In the listing, change "shooting point" to "camera position" from the line with "What is the distance that" up to and including the line with "42.2 inches". Return only those lines, with everything else left as is.

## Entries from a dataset
^^^^

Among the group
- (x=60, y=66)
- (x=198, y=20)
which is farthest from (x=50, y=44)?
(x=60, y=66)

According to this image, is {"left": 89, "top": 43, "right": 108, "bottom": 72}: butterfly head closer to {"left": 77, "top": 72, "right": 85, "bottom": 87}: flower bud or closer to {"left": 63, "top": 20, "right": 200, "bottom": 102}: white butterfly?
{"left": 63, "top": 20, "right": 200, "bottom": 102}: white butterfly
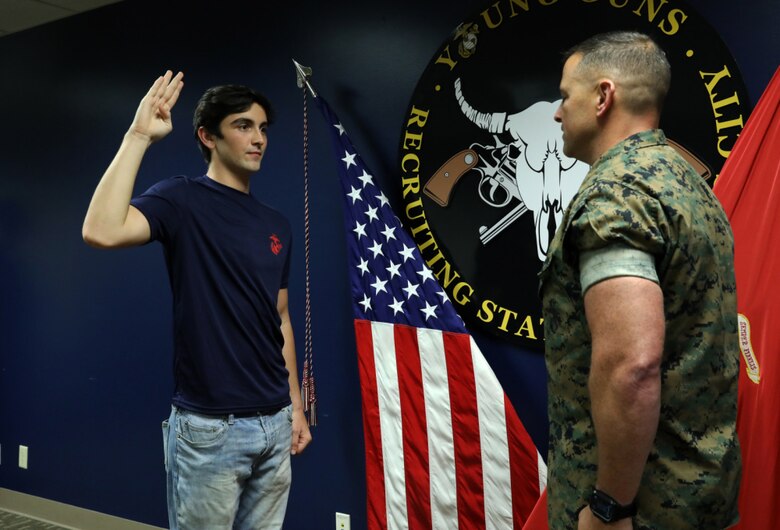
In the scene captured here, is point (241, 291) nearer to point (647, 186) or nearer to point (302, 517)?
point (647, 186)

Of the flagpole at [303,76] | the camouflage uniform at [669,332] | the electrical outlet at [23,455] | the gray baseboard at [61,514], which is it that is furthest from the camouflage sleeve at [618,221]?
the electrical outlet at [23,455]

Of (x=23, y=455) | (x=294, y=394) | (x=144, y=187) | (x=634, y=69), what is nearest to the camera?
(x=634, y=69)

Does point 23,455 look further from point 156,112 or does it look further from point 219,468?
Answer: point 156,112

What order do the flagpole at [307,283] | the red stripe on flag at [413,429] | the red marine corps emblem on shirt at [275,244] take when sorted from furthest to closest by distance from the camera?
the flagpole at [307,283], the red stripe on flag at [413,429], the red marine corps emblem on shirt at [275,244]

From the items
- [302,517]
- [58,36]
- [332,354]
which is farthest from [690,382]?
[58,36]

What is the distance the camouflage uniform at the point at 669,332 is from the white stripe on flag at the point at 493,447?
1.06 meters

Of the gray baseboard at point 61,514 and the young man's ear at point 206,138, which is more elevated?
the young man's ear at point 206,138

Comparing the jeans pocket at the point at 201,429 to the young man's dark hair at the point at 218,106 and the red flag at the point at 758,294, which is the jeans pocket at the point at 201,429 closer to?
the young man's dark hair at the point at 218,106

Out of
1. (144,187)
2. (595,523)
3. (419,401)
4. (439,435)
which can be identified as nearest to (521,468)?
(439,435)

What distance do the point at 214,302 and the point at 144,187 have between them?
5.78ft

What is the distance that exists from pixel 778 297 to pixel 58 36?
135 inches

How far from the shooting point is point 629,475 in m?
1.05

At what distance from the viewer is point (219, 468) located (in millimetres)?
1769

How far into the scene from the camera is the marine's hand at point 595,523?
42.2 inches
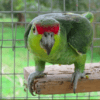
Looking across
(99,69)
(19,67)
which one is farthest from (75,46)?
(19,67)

^^^^

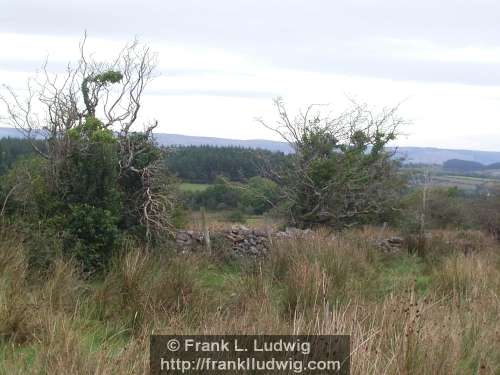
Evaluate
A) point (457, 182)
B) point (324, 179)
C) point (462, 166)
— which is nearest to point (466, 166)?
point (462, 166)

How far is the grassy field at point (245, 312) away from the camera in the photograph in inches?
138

^^^^

## SOLUTION FOR THIS EXERCISE
What is the distance that exists from pixel 778 297 to pixel 58 36?
135 inches

How far from the camera position is point 629,475 in m?
1.05

At what distance from the viewer is point (219, 468) located (in millimetres)?
1769

How far into the scene from the camera is the marine's hand at point 595,523?
42.2 inches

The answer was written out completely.